TASK TO CARRY OUT ->
Pick out every line in the records below that contains the string "meters" and copy each one.

EXCERPTED RECORDS ->
==*==
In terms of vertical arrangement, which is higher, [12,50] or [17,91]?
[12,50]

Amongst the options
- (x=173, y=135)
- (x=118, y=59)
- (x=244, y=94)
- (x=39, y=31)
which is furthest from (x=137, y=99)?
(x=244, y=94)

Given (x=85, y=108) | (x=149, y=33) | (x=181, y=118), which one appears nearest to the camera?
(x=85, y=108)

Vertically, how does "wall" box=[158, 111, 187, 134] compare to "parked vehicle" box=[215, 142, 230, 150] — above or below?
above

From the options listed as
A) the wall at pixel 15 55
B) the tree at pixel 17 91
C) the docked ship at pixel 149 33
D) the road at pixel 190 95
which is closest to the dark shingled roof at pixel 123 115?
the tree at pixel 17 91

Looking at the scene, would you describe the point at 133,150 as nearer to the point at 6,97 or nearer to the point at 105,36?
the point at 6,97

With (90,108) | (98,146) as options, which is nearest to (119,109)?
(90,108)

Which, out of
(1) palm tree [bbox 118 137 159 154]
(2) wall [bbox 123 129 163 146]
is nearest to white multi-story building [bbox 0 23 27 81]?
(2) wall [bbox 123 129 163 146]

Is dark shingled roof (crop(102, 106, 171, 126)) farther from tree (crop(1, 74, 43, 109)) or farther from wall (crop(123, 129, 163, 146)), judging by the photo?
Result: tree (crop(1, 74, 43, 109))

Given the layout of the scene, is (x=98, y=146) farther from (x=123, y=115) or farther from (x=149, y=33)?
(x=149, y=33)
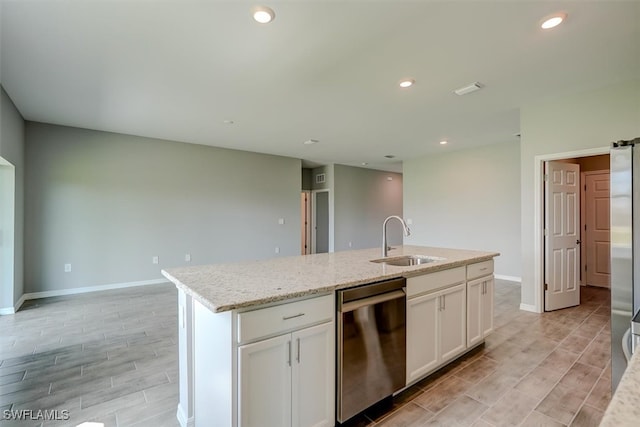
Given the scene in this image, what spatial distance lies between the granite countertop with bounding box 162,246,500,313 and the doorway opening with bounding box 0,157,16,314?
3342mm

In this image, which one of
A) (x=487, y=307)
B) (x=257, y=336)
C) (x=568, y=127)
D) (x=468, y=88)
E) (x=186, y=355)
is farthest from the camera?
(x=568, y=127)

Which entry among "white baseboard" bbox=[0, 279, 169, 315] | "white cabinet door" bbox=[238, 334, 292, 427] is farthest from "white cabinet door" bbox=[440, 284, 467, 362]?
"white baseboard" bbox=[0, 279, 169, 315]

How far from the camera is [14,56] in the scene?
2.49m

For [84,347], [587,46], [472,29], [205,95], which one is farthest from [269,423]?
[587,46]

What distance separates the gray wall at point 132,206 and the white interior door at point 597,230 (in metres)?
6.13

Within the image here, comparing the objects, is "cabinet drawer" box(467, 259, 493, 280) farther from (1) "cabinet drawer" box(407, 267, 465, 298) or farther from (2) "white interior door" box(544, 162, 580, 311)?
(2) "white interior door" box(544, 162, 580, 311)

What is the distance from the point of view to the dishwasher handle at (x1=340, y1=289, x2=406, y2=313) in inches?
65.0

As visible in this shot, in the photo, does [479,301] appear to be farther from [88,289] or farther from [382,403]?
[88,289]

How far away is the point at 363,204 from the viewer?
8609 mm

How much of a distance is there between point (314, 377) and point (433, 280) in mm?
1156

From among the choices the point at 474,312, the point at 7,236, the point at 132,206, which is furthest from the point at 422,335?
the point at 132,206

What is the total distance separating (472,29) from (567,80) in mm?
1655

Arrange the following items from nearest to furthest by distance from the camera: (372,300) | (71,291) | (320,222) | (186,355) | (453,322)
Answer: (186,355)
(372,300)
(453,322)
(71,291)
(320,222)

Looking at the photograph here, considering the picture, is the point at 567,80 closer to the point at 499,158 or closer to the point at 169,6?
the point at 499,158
==*==
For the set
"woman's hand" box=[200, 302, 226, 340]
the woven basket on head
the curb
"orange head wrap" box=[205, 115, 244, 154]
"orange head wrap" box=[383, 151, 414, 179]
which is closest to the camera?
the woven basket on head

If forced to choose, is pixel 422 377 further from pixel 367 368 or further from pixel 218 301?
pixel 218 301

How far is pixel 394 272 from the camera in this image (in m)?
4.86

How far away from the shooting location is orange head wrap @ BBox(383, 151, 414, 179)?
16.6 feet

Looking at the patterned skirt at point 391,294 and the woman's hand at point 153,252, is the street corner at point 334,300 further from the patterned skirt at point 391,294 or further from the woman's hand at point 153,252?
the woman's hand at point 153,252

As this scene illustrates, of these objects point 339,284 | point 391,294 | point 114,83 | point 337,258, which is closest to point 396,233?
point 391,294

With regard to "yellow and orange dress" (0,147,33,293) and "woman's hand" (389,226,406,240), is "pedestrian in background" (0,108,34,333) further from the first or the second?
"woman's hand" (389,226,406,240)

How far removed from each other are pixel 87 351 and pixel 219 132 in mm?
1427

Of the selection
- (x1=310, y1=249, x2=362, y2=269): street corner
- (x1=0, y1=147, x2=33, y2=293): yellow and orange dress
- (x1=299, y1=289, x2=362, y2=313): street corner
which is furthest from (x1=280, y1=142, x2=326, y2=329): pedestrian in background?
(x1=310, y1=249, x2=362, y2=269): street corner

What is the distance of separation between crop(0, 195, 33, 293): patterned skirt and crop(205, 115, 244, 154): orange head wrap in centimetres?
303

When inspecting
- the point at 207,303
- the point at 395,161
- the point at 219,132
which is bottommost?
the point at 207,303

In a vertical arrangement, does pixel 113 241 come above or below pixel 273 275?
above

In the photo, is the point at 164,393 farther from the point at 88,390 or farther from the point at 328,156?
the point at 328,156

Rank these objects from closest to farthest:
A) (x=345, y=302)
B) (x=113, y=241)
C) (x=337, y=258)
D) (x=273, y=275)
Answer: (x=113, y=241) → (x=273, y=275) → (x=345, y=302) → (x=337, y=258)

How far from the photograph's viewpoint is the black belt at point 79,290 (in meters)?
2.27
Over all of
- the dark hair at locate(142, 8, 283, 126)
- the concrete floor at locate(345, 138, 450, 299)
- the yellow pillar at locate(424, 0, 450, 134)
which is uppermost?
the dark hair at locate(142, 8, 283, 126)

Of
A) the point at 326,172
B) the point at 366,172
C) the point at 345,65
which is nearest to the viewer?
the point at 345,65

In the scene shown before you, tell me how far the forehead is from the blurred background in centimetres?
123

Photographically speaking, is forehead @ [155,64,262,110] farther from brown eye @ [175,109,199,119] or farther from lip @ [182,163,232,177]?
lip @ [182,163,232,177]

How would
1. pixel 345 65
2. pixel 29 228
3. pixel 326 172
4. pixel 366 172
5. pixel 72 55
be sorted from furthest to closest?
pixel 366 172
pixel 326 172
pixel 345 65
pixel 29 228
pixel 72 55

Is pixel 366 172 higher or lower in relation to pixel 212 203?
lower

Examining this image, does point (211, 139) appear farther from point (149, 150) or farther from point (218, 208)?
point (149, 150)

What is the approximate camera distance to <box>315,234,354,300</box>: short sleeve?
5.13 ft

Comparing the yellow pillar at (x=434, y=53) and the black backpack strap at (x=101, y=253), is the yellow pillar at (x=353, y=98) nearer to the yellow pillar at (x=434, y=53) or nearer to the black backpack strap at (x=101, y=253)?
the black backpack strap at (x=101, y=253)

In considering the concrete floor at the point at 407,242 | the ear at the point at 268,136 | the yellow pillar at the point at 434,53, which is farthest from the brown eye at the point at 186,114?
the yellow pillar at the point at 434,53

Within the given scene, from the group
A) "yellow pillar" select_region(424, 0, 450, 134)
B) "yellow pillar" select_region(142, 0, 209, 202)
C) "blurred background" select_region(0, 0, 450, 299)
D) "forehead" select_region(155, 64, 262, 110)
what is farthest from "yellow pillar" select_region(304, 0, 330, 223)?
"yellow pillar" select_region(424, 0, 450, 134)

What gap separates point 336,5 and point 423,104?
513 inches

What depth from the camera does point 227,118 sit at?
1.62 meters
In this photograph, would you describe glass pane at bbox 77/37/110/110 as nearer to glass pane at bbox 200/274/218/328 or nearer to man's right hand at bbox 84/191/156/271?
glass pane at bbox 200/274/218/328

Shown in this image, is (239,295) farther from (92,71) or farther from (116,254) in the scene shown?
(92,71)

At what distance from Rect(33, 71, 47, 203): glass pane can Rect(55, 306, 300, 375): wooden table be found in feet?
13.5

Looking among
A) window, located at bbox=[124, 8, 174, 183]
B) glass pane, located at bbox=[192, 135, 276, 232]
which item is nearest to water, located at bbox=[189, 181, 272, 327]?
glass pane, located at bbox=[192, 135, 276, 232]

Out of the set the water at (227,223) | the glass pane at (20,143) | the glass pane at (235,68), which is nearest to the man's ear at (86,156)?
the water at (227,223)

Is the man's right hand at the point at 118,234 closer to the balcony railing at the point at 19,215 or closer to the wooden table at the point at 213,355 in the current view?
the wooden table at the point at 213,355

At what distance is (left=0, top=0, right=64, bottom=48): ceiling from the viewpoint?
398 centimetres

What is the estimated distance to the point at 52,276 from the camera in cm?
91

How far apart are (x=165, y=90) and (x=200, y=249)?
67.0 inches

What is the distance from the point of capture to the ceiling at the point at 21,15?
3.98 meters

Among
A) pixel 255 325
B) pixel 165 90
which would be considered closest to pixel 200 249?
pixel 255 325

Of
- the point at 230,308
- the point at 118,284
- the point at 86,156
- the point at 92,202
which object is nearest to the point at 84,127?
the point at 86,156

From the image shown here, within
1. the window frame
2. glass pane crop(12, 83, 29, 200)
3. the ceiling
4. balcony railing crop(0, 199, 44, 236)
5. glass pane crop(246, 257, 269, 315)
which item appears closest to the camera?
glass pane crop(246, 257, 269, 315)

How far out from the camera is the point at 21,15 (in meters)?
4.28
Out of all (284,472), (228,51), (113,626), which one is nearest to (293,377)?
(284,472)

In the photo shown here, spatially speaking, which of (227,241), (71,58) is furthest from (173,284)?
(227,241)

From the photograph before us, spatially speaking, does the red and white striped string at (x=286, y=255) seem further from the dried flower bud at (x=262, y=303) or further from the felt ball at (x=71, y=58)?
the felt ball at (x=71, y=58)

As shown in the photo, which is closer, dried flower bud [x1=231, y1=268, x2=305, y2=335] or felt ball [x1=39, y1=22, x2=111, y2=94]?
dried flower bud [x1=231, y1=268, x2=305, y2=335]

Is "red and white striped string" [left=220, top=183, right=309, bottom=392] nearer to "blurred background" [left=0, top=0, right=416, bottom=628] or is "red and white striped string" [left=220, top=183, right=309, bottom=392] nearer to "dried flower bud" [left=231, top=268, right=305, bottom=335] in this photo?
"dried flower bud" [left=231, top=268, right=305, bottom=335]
==*==
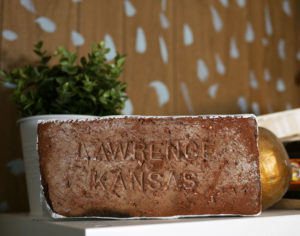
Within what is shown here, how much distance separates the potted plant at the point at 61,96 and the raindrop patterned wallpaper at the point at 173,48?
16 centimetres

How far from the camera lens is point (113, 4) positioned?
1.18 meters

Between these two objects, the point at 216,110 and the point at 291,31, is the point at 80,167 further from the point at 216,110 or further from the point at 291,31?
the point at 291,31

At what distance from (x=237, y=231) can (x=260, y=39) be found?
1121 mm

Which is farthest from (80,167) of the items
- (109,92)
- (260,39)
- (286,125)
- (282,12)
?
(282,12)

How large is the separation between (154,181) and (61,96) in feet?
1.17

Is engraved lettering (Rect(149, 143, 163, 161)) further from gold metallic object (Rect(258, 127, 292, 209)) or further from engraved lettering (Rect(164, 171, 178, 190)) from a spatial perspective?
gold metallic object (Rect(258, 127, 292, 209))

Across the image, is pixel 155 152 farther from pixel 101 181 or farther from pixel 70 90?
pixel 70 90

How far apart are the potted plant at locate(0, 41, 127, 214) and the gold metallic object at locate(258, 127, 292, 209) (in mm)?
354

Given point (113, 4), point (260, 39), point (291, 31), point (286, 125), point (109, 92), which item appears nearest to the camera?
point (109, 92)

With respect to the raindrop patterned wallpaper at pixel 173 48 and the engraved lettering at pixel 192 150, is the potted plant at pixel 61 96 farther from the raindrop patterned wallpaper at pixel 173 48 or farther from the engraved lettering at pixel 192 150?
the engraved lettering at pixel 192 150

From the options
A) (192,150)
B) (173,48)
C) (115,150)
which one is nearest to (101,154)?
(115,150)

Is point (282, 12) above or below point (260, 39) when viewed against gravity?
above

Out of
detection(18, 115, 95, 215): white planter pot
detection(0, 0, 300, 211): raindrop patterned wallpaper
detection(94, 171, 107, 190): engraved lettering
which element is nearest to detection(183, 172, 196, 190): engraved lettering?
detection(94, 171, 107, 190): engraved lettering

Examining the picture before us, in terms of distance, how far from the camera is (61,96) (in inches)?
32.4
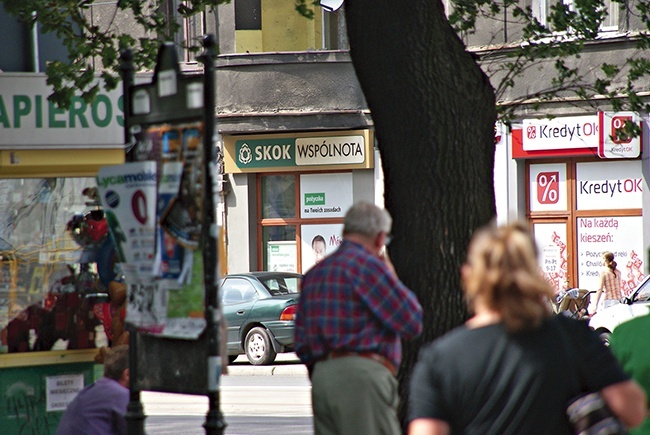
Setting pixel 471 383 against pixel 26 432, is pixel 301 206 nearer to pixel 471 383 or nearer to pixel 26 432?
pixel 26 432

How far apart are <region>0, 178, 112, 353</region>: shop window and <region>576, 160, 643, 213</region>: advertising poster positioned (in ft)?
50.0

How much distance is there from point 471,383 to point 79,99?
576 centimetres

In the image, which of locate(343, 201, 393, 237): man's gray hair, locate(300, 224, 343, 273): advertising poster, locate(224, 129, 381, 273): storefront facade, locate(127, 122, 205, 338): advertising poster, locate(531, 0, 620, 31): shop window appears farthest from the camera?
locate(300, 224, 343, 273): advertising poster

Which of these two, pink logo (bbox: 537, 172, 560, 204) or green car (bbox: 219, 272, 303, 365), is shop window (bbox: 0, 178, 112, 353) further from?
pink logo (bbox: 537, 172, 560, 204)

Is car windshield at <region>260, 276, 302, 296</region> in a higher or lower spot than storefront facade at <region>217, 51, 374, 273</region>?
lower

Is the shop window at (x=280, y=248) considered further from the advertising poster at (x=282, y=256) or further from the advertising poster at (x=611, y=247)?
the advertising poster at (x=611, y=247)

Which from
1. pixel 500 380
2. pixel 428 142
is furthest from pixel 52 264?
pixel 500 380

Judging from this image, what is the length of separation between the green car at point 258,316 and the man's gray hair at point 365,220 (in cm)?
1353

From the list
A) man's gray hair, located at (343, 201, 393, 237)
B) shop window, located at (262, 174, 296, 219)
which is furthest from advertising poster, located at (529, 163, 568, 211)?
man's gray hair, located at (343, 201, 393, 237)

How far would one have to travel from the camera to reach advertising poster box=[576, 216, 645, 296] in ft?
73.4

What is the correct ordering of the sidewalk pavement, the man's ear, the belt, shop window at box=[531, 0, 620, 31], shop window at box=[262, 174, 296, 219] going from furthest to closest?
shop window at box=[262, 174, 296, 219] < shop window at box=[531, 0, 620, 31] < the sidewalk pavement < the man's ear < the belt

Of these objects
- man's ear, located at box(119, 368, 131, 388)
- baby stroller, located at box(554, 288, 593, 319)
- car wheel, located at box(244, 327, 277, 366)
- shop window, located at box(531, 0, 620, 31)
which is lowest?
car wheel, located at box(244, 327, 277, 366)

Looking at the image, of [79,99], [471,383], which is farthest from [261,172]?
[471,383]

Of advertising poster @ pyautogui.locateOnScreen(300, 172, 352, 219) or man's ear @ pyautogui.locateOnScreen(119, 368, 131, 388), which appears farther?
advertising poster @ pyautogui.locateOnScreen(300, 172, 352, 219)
==*==
SOLUTION ->
How far from the photograph's viewpoint is the black belt at point 79,290 (in meters)?
1.62 meters
3.98 meters
How far out from the camera is the point at 21,15 (in meters)?
1.18 meters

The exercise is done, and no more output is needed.